Repeat the listing that follows without a single change.

[Start of section]

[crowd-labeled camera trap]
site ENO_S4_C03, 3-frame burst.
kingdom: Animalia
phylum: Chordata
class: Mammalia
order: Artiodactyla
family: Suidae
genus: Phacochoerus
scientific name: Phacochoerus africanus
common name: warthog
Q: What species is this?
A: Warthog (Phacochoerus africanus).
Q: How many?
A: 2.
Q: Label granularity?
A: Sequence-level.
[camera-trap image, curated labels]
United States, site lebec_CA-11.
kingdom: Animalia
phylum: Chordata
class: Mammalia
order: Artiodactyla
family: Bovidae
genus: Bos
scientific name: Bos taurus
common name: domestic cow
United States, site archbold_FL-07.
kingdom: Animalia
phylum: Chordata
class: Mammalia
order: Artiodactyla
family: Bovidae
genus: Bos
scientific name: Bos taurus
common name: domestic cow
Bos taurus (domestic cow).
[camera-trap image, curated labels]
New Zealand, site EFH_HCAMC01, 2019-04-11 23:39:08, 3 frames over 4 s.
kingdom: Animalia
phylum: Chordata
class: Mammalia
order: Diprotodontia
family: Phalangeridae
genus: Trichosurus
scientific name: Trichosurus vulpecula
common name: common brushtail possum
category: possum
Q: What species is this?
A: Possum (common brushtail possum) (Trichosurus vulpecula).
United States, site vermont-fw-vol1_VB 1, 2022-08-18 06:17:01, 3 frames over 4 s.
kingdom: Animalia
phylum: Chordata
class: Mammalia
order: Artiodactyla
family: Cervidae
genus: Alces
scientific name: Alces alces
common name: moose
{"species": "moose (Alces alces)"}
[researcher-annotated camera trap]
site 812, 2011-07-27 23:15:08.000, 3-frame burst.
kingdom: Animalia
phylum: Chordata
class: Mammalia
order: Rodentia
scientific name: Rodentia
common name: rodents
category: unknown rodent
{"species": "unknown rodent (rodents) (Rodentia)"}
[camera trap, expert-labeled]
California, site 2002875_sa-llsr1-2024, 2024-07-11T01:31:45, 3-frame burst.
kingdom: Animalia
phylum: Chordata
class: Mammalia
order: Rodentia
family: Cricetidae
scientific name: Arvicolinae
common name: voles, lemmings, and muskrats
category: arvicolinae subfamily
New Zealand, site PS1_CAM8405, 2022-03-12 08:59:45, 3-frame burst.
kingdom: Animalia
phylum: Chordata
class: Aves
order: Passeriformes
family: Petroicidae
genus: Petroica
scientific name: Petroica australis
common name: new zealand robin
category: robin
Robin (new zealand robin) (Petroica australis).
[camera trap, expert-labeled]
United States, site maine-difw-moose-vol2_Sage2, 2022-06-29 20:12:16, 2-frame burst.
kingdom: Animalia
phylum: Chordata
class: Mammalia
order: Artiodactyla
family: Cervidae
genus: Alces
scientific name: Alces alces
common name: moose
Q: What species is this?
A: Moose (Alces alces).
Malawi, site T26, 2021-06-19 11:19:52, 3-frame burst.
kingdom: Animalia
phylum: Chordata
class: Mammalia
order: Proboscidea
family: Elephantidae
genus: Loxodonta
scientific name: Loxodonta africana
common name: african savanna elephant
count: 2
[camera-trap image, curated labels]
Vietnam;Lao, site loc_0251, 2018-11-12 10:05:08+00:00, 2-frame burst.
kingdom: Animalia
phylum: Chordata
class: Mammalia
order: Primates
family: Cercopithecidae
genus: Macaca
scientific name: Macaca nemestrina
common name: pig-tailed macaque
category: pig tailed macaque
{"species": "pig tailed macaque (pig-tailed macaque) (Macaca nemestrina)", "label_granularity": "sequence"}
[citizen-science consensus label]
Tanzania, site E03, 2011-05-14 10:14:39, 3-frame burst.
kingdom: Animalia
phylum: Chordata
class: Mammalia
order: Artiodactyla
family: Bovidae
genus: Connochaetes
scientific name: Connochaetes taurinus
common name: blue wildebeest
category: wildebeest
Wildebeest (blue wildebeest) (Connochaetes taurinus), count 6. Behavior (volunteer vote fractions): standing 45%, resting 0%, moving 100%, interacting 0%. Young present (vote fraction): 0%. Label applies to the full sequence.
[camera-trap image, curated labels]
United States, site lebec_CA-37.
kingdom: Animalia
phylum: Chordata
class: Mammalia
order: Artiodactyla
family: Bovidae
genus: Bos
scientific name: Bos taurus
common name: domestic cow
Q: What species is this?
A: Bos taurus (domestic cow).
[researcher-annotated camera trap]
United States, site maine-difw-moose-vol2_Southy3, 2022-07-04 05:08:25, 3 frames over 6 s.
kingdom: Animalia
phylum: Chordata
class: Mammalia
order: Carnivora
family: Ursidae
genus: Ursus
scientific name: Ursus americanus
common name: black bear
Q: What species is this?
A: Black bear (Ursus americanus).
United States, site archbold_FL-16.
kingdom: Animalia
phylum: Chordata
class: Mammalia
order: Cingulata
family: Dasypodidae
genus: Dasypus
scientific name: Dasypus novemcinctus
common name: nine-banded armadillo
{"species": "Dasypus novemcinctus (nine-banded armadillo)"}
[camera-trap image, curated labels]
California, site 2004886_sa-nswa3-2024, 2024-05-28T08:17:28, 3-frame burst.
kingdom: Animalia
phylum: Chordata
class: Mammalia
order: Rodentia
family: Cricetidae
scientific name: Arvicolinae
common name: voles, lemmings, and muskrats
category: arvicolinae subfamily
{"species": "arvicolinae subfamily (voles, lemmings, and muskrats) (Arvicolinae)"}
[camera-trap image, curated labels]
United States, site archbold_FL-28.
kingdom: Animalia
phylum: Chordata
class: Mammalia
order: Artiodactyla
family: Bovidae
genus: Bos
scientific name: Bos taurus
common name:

[End of section]

Solution to this exercise ▸
[crowd-labeled camera trap]
site ENO_S4_C03, 3-frame burst.
kingdom: Animalia
phylum: Chordata
class: Mammalia
order: Artiodactyla
family: Suidae
genus: Phacochoerus
scientific name: Phacochoerus africanus
common name: warthog
Q: What species is this?
A: Warthog (Phacochoerus africanus).
Q: How many?
A: 2.
Q: Label granularity?
A: Sequence-level.
[camera-trap image, curated labels]
United States, site lebec_CA-11.
kingdom: Animalia
phylum: Chordata
class: Mammalia
order: Artiodactyla
family: Bovidae
genus: Bos
scientific name: Bos taurus
common name: domestic cow
United States, site archbold_FL-07.
kingdom: Animalia
phylum: Chordata
class: Mammalia
order: Artiodactyla
family: Bovidae
genus: Bos
scientific name: Bos taurus
common name: domestic cow
Bos taurus (domestic cow).
[camera-trap image, curated labels]
New Zealand, site EFH_HCAMC01, 2019-04-11 23:39:08, 3 frames over 4 s.
kingdom: Animalia
phylum: Chordata
class: Mammalia
order: Diprotodontia
family: Phalangeridae
genus: Trichosurus
scientific name: Trichosurus vulpecula
common name: common brushtail possum
category: possum
Q: What species is this?
A: Possum (common brushtail possum) (Trichosurus vulpecula).
United States, site vermont-fw-vol1_VB 1, 2022-08-18 06:17:01, 3 frames over 4 s.
kingdom: Animalia
phylum: Chordata
class: Mammalia
order: Artiodactyla
family: Cervidae
genus: Alces
scientific name: Alces alces
common name: moose
{"species": "moose (Alces alces)"}
[researcher-annotated camera trap]
site 812, 2011-07-27 23:15:08.000, 3-frame burst.
kingdom: Animalia
phylum: Chordata
class: Mammalia
order: Rodentia
scientific name: Rodentia
common name: rodents
category: unknown rodent
{"species": "unknown rodent (rodents) (Rodentia)"}
[camera trap, expert-labeled]
California, site 2002875_sa-llsr1-2024, 2024-07-11T01:31:45, 3-frame burst.
kingdom: Animalia
phylum: Chordata
class: Mammalia
order: Rodentia
family: Cricetidae
scientific name: Arvicolinae
common name: voles, lemmings, and muskrats
category: arvicolinae subfamily
New Zealand, site PS1_CAM8405, 2022-03-12 08:59:45, 3-frame burst.
kingdom: Animalia
phylum: Chordata
class: Aves
order: Passeriformes
family: Petroicidae
genus: Petroica
scientific name: Petroica australis
common name: new zealand robin
category: robin
Robin (new zealand robin) (Petroica australis).
[camera trap, expert-labeled]
United States, site maine-difw-moose-vol2_Sage2, 2022-06-29 20:12:16, 2-frame burst.
kingdom: Animalia
phylum: Chordata
class: Mammalia
order: Artiodactyla
family: Cervidae
genus: Alces
scientific name: Alces alces
common name: moose
Q: What species is this?
A: Moose (Alces alces).
Malawi, site T26, 2021-06-19 11:19:52, 3-frame burst.
kingdom: Animalia
phylum: Chordata
class: Mammalia
order: Proboscidea
family: Elephantidae
genus: Loxodonta
scientific name: Loxodonta africana
common name: african savanna elephant
count: 2
[camera-trap image, curated labels]
Vietnam;Lao, site loc_0251, 2018-11-12 10:05:08+00:00, 2-frame burst.
kingdom: Animalia
phylum: Chordata
class: Mammalia
order: Primates
family: Cercopithecidae
genus: Macaca
scientific name: Macaca nemestrina
common name: pig-tailed macaque
category: pig tailed macaque
{"species": "pig tailed macaque (pig-tailed macaque) (Macaca nemestrina)", "label_granularity": "sequence"}
[citizen-science consensus label]
Tanzania, site E03, 2011-05-14 10:14:39, 3-frame burst.
kingdom: Animalia
phylum: Chordata
class: Mammalia
order: Artiodactyla
family: Bovidae
genus: Connochaetes
scientific name: Connochaetes taurinus
common name: blue wildebeest
category: wildebeest
Wildebeest (blue wildebeest) (Connochaetes taurinus), count 6. Behavior (volunteer vote fractions): standing 45%, resting 0%, moving 100%, interacting 0%. Young present (vote fraction): 0%. Label applies to the full sequence.
[camera-trap image, curated labels]
United States, site lebec_CA-37.
kingdom: Animalia
phylum: Chordata
class: Mammalia
order: Artiodactyla
family: Bovidae
genus: Bos
scientific name: Bos taurus
common name: domestic cow
Q: What species is this?
A: Bos taurus (domestic cow).
[researcher-annotated camera trap]
United States, site maine-difw-moose-vol2_Southy3, 2022-07-04 05:08:25, 3 frames over 6 s.
kingdom: Animalia
phylum: Chordata
class: Mammalia
order: Carnivora
family: Ursidae
genus: Ursus
scientific name: Ursus americanus
common name: black bear
Q: What species is this?
A: Black bear (Ursus americanus).
United States, site archbold_FL-16.
kingdom: Animalia
phylum: Chordata
class: Mammalia
order: Cingulata
family: Dasypodidae
genus: Dasypus
scientific name: Dasypus novemcinctus
common name: nine-banded armadillo
{"species": "Dasypus novemcinctus (nine-banded armadillo)"}
[camera-trap image, curated labels]
California, site 2004886_sa-nswa3-2024, 2024-05-28T08:17:28, 3-frame burst.
kingdom: Animalia
phylum: Chordata
class: Mammalia
order: Rodentia
family: Cricetidae
scientific name: Arvicolinae
common name: voles, lemmings, and muskrats
category: arvicolinae subfamily
{"species": "arvicolinae subfamily (voles, lemmings, and muskrats) (Arvicolinae)"}
[camera-trap image, curated labels]
United States, site archbold_FL-28.
kingdom: Animalia
phylum: Chordata
class: Mammalia
order: Artiodactyla
family: Bovidae
genus: Bos
scientific name: Bos taurus
common name:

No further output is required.